Three years ago, when I looked at the market, it took the industry 20 years to sell the first 1,000 industrial machines. Back then, it was only 55,000 industrial machines. Only 1,000 industrial metal. Most of them were powder bed. Roughly about $1 million a piece. I got really excited because if less than 2% of the entire industry is metal, there’s definitely room to grow.

I was very lucky to have a conversation with Magnus René three years ago. When the time and opportunity presented itself, I was happy to join Arcam in June 2014, before people really talked about metal 3D printing or even desktop 3D printing in metal. I was betting my career that the next ten years would be in metal because metal 3D printing would disrupt rapid manufacturing, just like plastic has done for rapid prototyping.

That was a good bet on your part.

To answer your question, over the last two years, been with Arcam, great company, great product. It is a niche player in the sense that while there are seven big players in powder bed fusion, six of them are laser beam based. As a sales guy, I didn’t want to have a technology that I have to compete with five others. I deliberately chased electron beam welding through Arcam.

What I found out through Arcam is while metal 3D printing is still very young, it is still very expensive. Going back to your question about why I left a great company like Arcam six days before the announcement that GE was wanting to buy SLM and Arcam, is because I believe that today, if you want to do a decent metal 3D printed part in a decent build envelope, you need to pay, I believe, $600,000 for a powder bed metal machine. Turnkey, with all the accessory, you’re probably looking at $800,000 for a turnkey. That’s not affordable.

For most small businesses, small manufacturing, which is what most companies are.

What I got excited about Desktop Metal, headed by our CEO Ric Fulop with quite an extensive team of PhD professors from MIT and Yale, with $52 million raised the last eleven months. I was excited about this opportunity to join a strong team that is well funded, with strong serial entrepreneurs, and to really democratize enterprise metal 3D printing. Desktop Metal is wanting to make metal 3D printing affordable. This unit would be able to sit on your desk.

What is affordably mean to you though? $600, $800,000? Clearly, that’s only something that can be purchased by very large companies. Compared to that, $80,000 or $60,000 might seem like, “Wow, that’s really affordable.” But putting it on your desk, what’s your goal? I understand you’re not selling them yet. It’s really early stages. What does affordable mean to you?

Today, your options are if you have a smaller pod in less than a three inch cube, you could get started with metal 3D printing for roughly about a quarter million. We still think that is expensive. Even for a small build envelope.

So do we.

WORK TO COMPLETE: Write the next part of the interview on metal 3D printing above, starting after its final line.

Dataset entries
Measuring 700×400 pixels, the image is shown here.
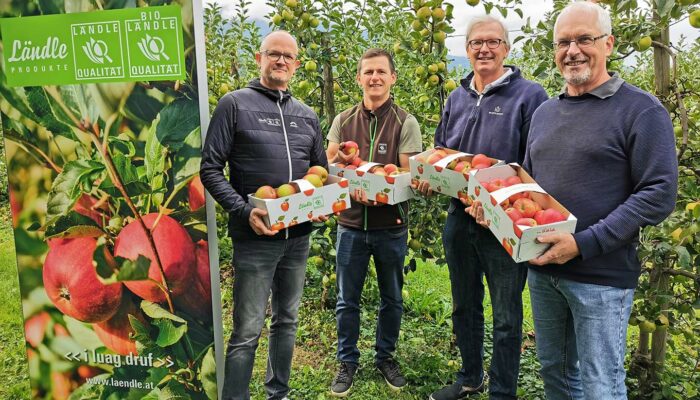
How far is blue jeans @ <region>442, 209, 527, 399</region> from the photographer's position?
252cm

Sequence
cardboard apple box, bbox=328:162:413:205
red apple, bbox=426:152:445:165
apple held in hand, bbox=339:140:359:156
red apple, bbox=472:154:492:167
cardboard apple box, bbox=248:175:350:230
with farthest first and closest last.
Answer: apple held in hand, bbox=339:140:359:156 < cardboard apple box, bbox=328:162:413:205 < red apple, bbox=426:152:445:165 < red apple, bbox=472:154:492:167 < cardboard apple box, bbox=248:175:350:230

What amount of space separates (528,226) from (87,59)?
78.9 inches


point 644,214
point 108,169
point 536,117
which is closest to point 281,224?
point 108,169

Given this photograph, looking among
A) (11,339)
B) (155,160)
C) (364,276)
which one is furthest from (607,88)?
(11,339)

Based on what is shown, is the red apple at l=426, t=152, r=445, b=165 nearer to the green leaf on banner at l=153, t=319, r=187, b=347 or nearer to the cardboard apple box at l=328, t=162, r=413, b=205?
the cardboard apple box at l=328, t=162, r=413, b=205

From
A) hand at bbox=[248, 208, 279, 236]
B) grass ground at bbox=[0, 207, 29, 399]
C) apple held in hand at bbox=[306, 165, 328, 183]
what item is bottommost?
grass ground at bbox=[0, 207, 29, 399]

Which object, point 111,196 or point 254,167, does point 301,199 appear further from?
point 111,196

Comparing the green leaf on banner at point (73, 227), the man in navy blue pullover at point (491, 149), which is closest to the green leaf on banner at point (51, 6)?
the green leaf on banner at point (73, 227)

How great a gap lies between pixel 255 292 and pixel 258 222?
39cm

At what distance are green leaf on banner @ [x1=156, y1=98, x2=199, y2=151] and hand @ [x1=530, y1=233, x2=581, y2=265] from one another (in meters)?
1.54

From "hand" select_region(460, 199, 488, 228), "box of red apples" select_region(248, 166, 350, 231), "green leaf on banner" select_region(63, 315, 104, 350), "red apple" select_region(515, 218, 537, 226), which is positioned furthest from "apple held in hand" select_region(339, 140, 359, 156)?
"green leaf on banner" select_region(63, 315, 104, 350)

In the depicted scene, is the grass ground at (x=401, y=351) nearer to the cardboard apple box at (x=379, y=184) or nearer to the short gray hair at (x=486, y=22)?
the cardboard apple box at (x=379, y=184)

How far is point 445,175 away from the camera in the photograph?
2.47 meters

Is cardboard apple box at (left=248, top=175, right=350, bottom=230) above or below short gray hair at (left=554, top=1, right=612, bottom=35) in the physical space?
below
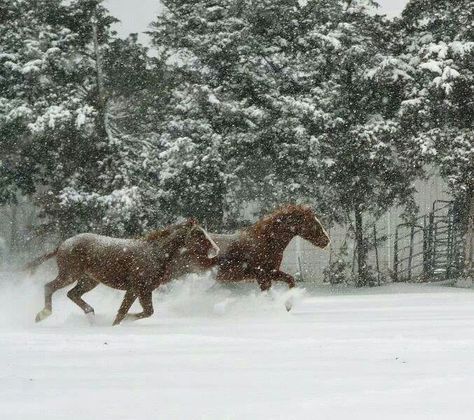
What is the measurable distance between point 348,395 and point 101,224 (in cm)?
1677

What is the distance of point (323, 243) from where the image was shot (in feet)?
45.7

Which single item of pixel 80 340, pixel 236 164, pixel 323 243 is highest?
pixel 236 164

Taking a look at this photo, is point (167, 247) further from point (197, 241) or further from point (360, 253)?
point (360, 253)

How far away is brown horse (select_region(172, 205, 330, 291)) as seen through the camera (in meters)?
13.9

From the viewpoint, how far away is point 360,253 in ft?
76.0

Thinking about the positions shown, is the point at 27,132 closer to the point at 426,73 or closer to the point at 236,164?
the point at 236,164

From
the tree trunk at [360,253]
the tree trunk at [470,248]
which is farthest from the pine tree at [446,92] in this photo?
the tree trunk at [360,253]

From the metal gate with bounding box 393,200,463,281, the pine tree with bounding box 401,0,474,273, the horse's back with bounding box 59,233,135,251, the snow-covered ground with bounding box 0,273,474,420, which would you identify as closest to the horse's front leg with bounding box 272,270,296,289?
the snow-covered ground with bounding box 0,273,474,420

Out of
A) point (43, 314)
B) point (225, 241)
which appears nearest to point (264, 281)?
point (225, 241)

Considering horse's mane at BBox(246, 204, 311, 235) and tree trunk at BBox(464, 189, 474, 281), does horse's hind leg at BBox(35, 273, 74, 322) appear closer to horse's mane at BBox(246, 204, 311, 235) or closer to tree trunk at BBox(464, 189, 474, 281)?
horse's mane at BBox(246, 204, 311, 235)

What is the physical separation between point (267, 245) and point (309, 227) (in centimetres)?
72

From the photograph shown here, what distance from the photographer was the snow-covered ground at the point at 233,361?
5570 mm

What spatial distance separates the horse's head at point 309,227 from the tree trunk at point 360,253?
8807 mm

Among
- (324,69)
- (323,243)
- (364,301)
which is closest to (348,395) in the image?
(323,243)
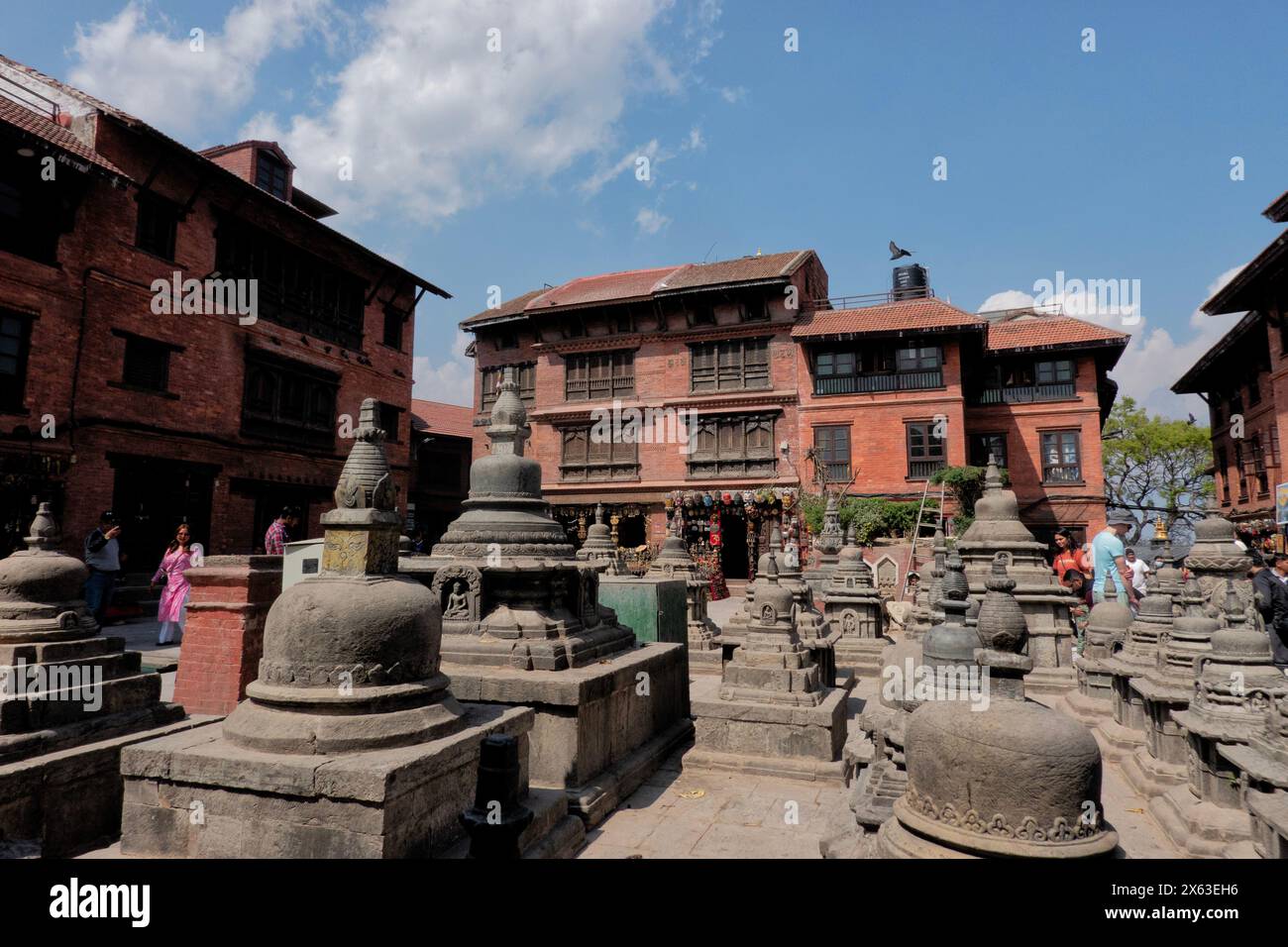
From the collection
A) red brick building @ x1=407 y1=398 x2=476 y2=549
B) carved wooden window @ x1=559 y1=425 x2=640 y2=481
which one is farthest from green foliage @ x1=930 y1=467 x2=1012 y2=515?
red brick building @ x1=407 y1=398 x2=476 y2=549

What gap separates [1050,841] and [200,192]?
22.2 metres

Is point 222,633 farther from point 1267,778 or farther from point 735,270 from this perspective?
point 735,270

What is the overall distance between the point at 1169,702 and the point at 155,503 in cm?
1962

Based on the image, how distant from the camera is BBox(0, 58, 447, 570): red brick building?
14.7 m

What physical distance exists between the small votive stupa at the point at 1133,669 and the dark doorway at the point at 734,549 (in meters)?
22.5

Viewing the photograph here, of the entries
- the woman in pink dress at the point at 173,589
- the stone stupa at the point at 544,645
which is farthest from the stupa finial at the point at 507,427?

WRITTEN RESPONSE:
I want to also make it very clear. Desktop Metal, the term desktop, it is because it’s the first metal machine that can actually sit on your desktop. But we are not targeting the consumer space or the prosumer space. That is not our area. What we are looking at is democratizing enterprise.

Meaning even small, medium businesses can afford to get started and the thousands of CMC subtractive service bureaus around the country who want to get started going additively but doesn’t want to spend $800,000. We have an option for them.

Desktop Metal is creating printers for desktop 3D printing in metal.

What’s your goal? $10,000, $20,000, $50,000, $100,000? What is affordable going to be for those enterprise businesses? What’s your goal?

We’re still in research. I’ve been here four weeks.

So you don’t know yet? That’s okay. We totally understand.

You can imagine, I’ve been in 3D printing for twelve years and working for six manufacturers. I’ve seen a few things and I’ve seen a few parts and I talked to a few customers over the last twelve years. I have some idea. It’s going to be exciting. It will be below $200,000. I want to save the good stuff to when we are ready.

When you’re ready, that’s okay. We’ll look forward to having you back to talk about it at that time. Let’s put that in context for people. I don’t know what the going rate for an injection mold machine is. I just want to put this in context. They’re all over the map. It depends on the size and the capacities.

Let’s say a small one, you can probably get into injection molding for probably under $50,000 in a new machine. In a used machine, people are buying those for probably $10,000 to $20,000. It depends, of a certain size. You think about how old those machines are. How old that technology is. They’ve only gotten basically down to $50,000 or something like that.

You look at that and that makes sense for where you’re heading because the price does have to come down but it also does have to compare from a cost benefit analysis to something that, what else would you be using today?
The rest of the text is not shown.